## Comparison of binomial coefficients

Compare and sort the following binomial coefficients:

$$\binom{80}{20}, \binom{90}{10}, \binom{90}{70}, \binom{90}{30}, \binom{80}{70}, \binom{80}{60}.$$

• #### Solution

From the 80th line of Pascal’s triangle we have: $$\binom{80}{10}=\binom{80}{70}<\binom{80}{20}=\binom{80}{60}$$

and analogously from the 90th line: $$\binom{90}{10}<\binom{90}{20}=\binom{90}{70}<\binom{90}{30}$$

Also $$\binom{80}{10}$$ is slanted above $$\binom{90}{10}$$, thus $$\binom{80}{10}<\binom{90}{10}$$ and similarly $$\binom{80}{20}<\binom{90}{20}$$ – can also be proved by factoring out the binomial coefficients.

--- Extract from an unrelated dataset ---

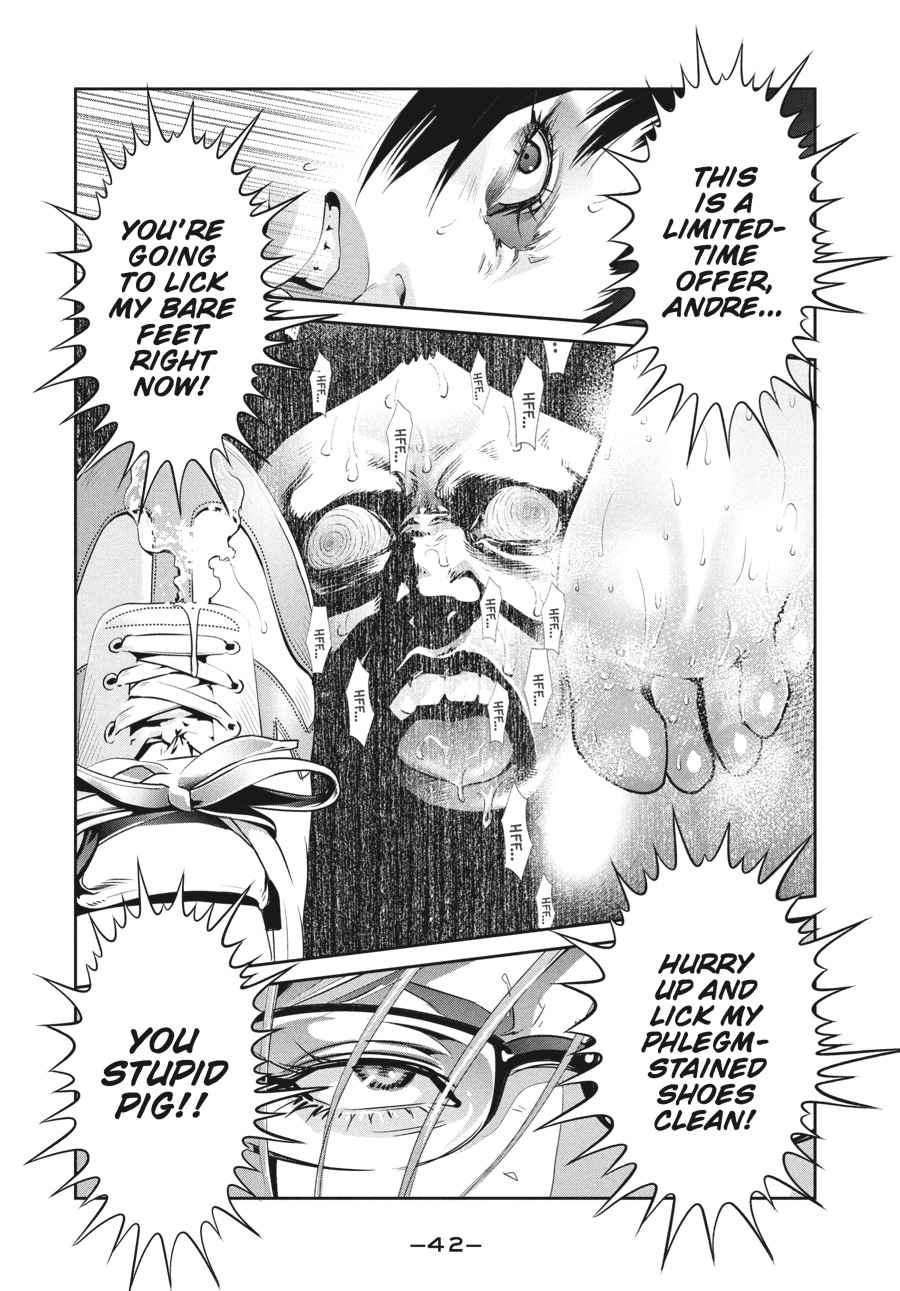 Prison School Chap 231 - Next Chap 232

It remains to compare $$\binom{80}{20}$$ and $$\binom{90}{10}$$. We first decompose $$\binom{80}{20}=\frac{80{\cdot}79\cdots61}{20{\cdot}19\cdots11{\cdot} 10!}$$ and $$\binom{90}{10}=\frac{90{\cdot}79\cdots81}{10!}$$. Since for every $$i=1,…,10$$ it holds that $$\frac{(70+i)(60+i)}{10+i}>80+i$$, we get that $$\binom{80}{20}>\binom{90}{10}$$.

The desired ordering is: $${80 \choose 70} < {90 \choose 10} < {80 \choose 20} = {80 \choose 60} < {90 \choose 70} < {90 \choose 30}$$.